Text extract
But let’s not speak of this unspeakableness.

Consider a second aspect of being married that disadvantages my wife as compared to an otherwise single female or male doing the same job as her. Our university has a strict policy that does not allow workers to negotiate the proportion of their compensation package that is to be paid as wages versus the proportion of non-wage benefits. We basically offer everyone a similar benefits package and then alter wage rates / salaries based on the positions. One of my benefits as a lecturer here is that I can be a part of the university’s health insurance program. It is a closed program in the sense that Blue Cross / Excellus surely negotiates a university-wide budget with the U of R that everyone is a part of, we can examine the particulars in a future post. I happen to use a high-deductible HSA eligible plan. My contributions to the HSA are in the $3,000 per year range, and my monthly withdrawal from my paycheck is tiny – on the order of $30.

However, this $30 is not “all” that the health insurance program costs me each month. The university “chips in” the vast majority of the premiums to Excellus/BCBS on my behalf as part of my non-wage benefits. So my health benefits really come from two places. First, the U of R negotiates a group insurance policy that I probably could not negotiate on my own and lets me be a part of it no questions asked – whether I smoke 2 packs per day and drink a case of beer per night, or whether I do none of those things. But second, it pays lots of the cost of the insurance premium “for me” as a non-wage benefit.

Extracted records
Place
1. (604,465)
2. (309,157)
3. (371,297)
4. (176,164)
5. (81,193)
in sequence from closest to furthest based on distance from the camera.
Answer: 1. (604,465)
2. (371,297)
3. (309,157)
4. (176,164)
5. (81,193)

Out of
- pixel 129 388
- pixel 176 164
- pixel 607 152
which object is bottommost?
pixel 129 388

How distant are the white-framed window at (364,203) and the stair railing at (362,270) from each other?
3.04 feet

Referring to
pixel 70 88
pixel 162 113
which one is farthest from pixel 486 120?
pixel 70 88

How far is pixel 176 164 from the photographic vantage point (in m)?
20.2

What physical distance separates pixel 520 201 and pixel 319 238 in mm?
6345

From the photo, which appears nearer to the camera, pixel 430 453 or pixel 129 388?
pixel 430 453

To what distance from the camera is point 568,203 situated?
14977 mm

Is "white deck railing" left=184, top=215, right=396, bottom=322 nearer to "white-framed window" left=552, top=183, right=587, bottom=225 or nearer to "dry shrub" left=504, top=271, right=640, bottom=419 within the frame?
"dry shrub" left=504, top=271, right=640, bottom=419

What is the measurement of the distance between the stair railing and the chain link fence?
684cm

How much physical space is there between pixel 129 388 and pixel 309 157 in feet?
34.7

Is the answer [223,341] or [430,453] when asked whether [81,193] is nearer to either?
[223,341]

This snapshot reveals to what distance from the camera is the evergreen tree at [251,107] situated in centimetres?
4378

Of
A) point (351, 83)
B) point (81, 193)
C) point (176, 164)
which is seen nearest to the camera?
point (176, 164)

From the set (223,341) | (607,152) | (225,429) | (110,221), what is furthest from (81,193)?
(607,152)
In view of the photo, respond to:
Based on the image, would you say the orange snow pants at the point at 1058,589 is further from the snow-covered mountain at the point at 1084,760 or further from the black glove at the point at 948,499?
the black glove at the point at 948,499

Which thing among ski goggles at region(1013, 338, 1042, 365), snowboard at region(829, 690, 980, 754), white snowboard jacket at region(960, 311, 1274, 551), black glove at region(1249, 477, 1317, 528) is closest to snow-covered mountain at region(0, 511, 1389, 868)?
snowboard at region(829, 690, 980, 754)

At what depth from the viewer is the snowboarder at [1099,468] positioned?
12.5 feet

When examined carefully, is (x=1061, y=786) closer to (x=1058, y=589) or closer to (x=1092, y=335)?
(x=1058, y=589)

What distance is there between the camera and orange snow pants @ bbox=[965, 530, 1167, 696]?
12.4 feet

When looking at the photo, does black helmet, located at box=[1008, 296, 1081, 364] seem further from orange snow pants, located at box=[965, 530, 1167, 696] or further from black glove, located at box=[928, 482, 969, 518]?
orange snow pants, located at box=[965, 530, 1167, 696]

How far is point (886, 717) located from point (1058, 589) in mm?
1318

Work instructions
**A.** Edit the listing from the line containing "This snapshot reveals" through the end of the listing, replacing "camera" with "lens" and leaving everything else unchanged.
**B.** Pick up the text on university health benefits where it stops and carry it forward.
The text on university health benefits has no connection to the listing.

Expected responses
**A.**
This snapshot reveals to what distance from the lens is the evergreen tree at [251,107] situated in centimetres?
4378

Of
A) point (351, 83)
B) point (81, 193)
C) point (176, 164)
which is seen nearest to the lens?
point (176, 164)

From the set (223,341) | (607,152) | (225,429) | (110,221), what is furthest from (81,193)?
(607,152)
In view of the photo, respond to:
Based on the image, would you say the orange snow pants at the point at 1058,589 is further from the snow-covered mountain at the point at 1084,760 or further from the black glove at the point at 948,499?
the black glove at the point at 948,499

Which thing among ski goggles at region(1013, 338, 1042, 365), snowboard at region(829, 690, 980, 754), white snowboard jacket at region(960, 311, 1274, 551), black glove at region(1249, 477, 1317, 528) is closest to snow-covered mountain at region(0, 511, 1389, 868)?
snowboard at region(829, 690, 980, 754)

At what depth from the viewer is the snowboarder at [1099,468] positioned?
12.5 feet

When examined carefully, is (x=1061, y=786) closer to (x=1058, y=589) or closer to (x=1092, y=335)?
(x=1058, y=589)

What distance is there between the lens and orange snow pants @ bbox=[965, 530, 1167, 696]?
12.4 feet

When looking at the photo, does black helmet, located at box=[1008, 296, 1081, 364] seem further from orange snow pants, located at box=[965, 530, 1167, 696] or further from black glove, located at box=[928, 482, 969, 518]?
orange snow pants, located at box=[965, 530, 1167, 696]

How far is point (886, 717) located from point (1058, 589) in mm?
1318

**B.**
The estimated contribution of the U of R on behalf of my family plan? A little under $1,000 per month – let’s just call it an even $10,000 for the year.

Several points here:

(1) This is cheaper for both me and the university than if they paid me $10,000 in wages that I valued just as much as the health benefits. Why? These are paid with pre-tax dollars on both sides.

(2) Employees cannot really choose different insurance packages. The only difference in the insurance policies offered really are on they payments side, the differences in treatment options, who is in and out-of-network, etc. are negligible. And the U of R basically contributes the same amount on our behalf regardless of what front-end payment option we choose.

(3) Empirical research (referenced even in Paul Krugman’s Principles textbook) indicates that workers pay almost all of this (the research is on the payroll tax, so this is not apples-to-apples entirely). So, although the college “pays $10,000” on my behalf, it turns out that my wages are almost $10,000 per year lower as a result of this program.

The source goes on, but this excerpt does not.